- Doelstelling -
Zet het fragment uit het strafvonnis voort, aansluitend op de laatste zin.

- Gegeven fragment -
>>>

De rechtbank stelt vast dat van enige vrijwilligheid in de onderhavige situatie absoluut geen sprake is geweest, noch van een affectieve relatie. Het slachtoffer heeft bij herhaling in woord en daad kenbaar gemaakt dat zij niet gediend was van de gedragingen van de verdachte. De verdachte heeft zowel bij de politie als ter terechtzitting ook verklaard dat hij het slachtoffer wel ‘nee’ heeft horen zeggen, maar hier eenvoudigweg niet naar heeft gehandeld. Onder deze omstandigheden staat naar het oordeel van de rechtbank vast dat verdachte met zijn handelingen een sociaal ethische norm heeft overtreden en daardoor wederrechtelijk heeft gehandeld.
Onder verwijzing naar het vorenstaande acht de rechtbank wettig en overtuigend bewezen dat de verdachte zich schuldig heeft gemaakt aan het hem onder 1 ten laste gelegde feit: het plegen van ontuchtige handelingen met [slachtoffer] .

<<<

- Ruwe gegevens -
>>>

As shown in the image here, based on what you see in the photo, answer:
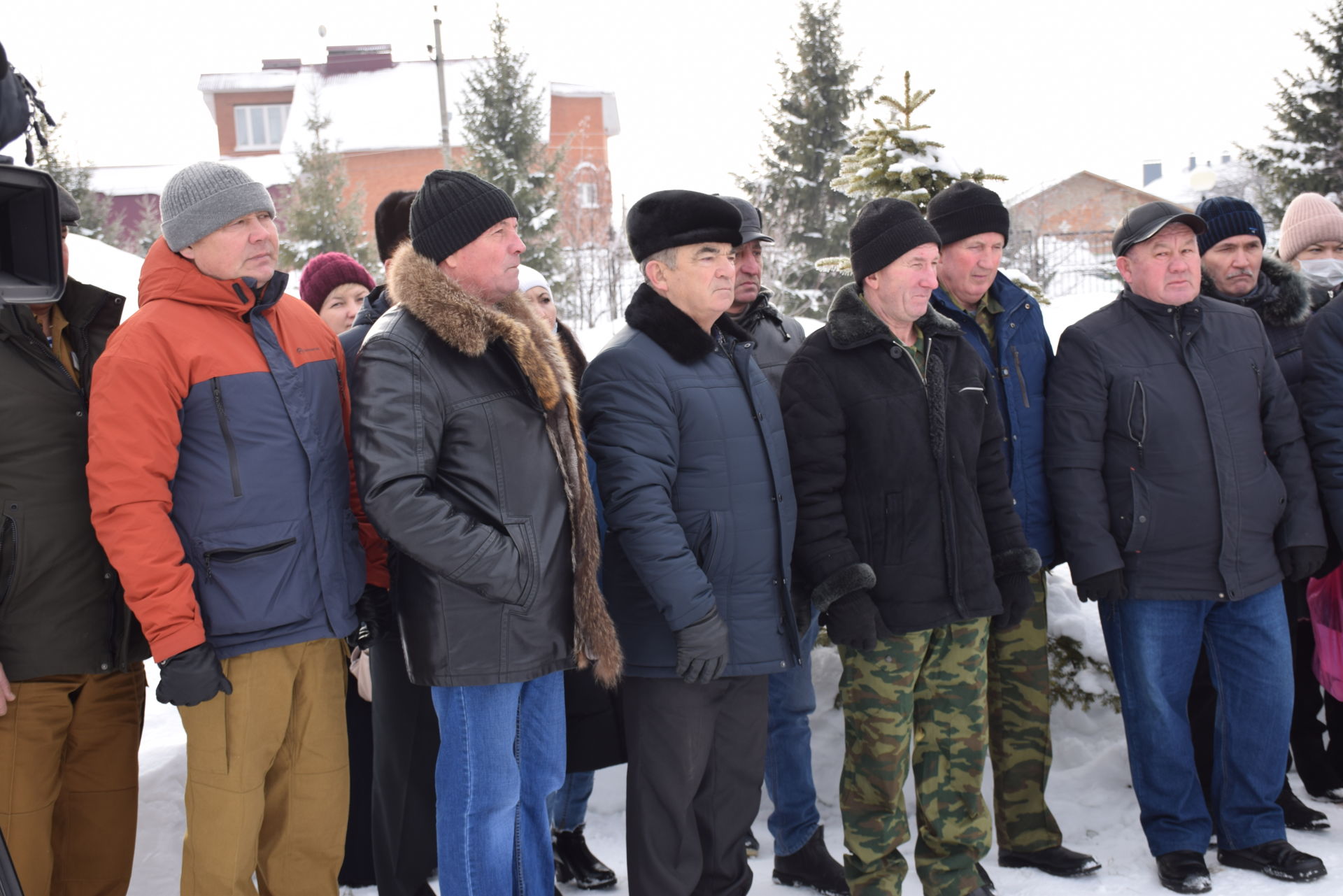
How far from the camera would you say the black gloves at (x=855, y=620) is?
10.6 ft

<<<

- Uitwerking -
3.4.2De beoordeling van de tenlastelegging
De rechtbank stelt op basis van het procesdossier en het verhandelde ter terechtzitting de volgende feiten en omstandigheden vast.
Aanleiding
De politie krijgt op woensdag [datum] 2013 een melding binnen van schennis van de eerbaarheid in een speeltuin aan de [straat] te [plaats]. Uit de melding blijkt dat omstreeks 16:27 uur op voormelde dag een (op dat moment nog onbekende) jongen ten overstaan van drie minderjarige meisjes zijn geslacht heeft laten zien en gevraagd of zij deze wilden aanraken. De meisjes zijn respectievelijk 3, 4 en 6 jaar oud, kennen elkaar uit de buurt en speelden samen buiten.
Aangiftes
Twee moeders van de minderjarige meisjes hebben aangifte bij de politie gedaan, nadat zij de jongen drie weken later, te weten op [datum] 2013 wederom in de speeltuin aan de [straat] aantreffen.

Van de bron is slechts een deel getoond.